Info Collectif VAN - www.collectifvan.org - Le Collectif VAN vous invite à lire une traduction de Gilbert Béguian de cet article mise en ligne sur le site de NAM (Nouvelles d'Arménie Magazine) le 27 janvier 2012.













NAM

Réunion à la Chambre des Lords à la veille de la Journée Hrant Dink

18 janvier 2012

Le cinquième anniversaire du martyre de Hrant Dink a été marqué à Londres par une réunion à la Chambre des Lords le 18 janvier et une manifestation silencieuse devant l’Ambassade Turque le jour suivant. La réunion était organisée sous le patronage de la Baronne Randerson. Monseigneur Vahan, évêque de l’Eglise Arménienne a dit une prière pour ouvrir la réunion, et Desmond Fernandes a fait une intervention sur les persécutions qui se déroulent aujourd’hui en Turquie. Un discours du docteur Suran Cam sur les Crypto-Arméniens en Turquie a été lue. Hiarbir Mari a parlé des persécutions des Baluchis au Baluchistan occupé et Wilson Choudry a parlé des persécutions des Chrétiens au Pakistan.

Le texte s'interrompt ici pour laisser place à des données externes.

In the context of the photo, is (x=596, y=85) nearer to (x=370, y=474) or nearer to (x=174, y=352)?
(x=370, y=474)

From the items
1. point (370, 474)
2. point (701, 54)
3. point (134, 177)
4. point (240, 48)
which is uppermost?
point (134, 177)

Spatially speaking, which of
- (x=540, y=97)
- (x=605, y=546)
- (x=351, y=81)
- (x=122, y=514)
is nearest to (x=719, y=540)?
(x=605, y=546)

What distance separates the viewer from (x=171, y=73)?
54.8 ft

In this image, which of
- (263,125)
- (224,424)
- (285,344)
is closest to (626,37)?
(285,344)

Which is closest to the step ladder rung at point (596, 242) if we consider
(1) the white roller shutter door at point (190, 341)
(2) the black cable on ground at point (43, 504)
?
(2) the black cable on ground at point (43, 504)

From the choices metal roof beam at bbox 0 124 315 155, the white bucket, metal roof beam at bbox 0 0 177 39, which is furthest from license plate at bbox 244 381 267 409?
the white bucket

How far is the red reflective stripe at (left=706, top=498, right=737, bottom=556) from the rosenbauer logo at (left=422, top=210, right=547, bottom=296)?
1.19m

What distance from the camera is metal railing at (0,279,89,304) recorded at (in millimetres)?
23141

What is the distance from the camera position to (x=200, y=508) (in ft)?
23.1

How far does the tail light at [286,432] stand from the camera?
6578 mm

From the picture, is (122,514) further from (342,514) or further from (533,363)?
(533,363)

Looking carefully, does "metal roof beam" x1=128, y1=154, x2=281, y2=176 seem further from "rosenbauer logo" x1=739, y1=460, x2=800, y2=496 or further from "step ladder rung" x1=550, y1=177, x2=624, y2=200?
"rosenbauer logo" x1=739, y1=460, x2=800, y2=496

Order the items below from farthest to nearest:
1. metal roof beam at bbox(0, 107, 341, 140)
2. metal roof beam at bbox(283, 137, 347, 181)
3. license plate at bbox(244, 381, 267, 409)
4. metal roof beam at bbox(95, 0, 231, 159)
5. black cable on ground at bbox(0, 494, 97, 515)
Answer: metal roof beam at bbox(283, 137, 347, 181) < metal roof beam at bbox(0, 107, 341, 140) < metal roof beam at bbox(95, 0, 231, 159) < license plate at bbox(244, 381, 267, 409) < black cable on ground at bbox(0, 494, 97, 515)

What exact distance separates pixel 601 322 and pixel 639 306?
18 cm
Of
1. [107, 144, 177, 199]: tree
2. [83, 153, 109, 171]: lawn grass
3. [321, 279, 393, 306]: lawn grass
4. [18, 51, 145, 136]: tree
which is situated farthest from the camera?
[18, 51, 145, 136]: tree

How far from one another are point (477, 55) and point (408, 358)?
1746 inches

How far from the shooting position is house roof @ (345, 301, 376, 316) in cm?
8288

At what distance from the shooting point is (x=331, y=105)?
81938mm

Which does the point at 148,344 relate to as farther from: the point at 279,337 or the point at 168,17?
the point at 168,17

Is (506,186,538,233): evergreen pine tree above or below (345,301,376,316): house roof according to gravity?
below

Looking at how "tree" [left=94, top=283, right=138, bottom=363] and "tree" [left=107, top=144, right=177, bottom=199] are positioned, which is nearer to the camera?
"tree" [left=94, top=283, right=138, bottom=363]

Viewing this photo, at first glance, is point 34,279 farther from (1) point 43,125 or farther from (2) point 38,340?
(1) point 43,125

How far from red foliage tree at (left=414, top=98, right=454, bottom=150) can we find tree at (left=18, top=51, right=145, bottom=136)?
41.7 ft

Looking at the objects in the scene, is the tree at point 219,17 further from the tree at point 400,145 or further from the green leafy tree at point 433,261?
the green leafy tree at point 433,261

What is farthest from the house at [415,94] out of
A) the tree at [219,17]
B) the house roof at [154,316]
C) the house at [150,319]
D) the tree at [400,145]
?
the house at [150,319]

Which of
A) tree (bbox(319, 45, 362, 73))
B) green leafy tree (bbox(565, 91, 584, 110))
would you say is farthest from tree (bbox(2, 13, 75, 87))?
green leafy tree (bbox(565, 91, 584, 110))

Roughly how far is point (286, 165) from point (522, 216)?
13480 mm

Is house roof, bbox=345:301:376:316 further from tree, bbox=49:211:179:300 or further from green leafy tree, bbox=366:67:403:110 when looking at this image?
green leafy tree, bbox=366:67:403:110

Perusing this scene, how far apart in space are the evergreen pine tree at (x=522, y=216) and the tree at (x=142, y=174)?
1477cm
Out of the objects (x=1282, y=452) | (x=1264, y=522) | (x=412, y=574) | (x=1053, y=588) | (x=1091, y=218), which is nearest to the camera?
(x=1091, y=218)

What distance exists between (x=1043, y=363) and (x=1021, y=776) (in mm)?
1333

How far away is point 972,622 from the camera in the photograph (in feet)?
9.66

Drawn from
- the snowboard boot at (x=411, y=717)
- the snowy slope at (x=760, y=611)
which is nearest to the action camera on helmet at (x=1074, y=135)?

Eilian Williams a cité Rakel Dink pour décrire l’expérience de ceux des Arméniens qui résident à l’intérieur de la Turquie : “Depuis toujours jusqu’à aujourd’hui, nous Arméniens sommes humiliés, insultés en tant qu’Arméniens ; nous entendons des gens employer le terme Arménien comme une malédiction. Nous l’avons entendu et nous l’entendons encore comme tel dans les journaux, à la télévision, dans les bureaux d’enregistrement des naissances ; nous l’entendons de la part des fonctionnaires jusqu’aux plus hautes autorités.“

Il a relevé qu’il n’a pas été fait droit à la demande de Rakel dans la décision rendue cette semaine, des membres de l’état profond, impliqués dans ce crime terrible contre la vie de Hrant Dink, étant restés hors de cause.

1/2 Les Crypto-Arméniens en Turquie, par le docteur Surhan Cam

En 1974 ? Hrant Dink fit la découverte d’une tribu perdue d’Arméniens à Varto, dans le Kurdistan. Ses membres ignoraient qu’ils étaient des Arméniens. Pas plus que d’autres ne savaient qu’ils étaient arméniens. Pour la plupart, c’étaient des Musulmans Alévis et ne parlaient que le kurde. Hrant apprit l’arménien à certains d’entre eux et épousa l’une d’entre elles. C’était une première découverte en l’espèce. Mais cela a été aussi la dernière.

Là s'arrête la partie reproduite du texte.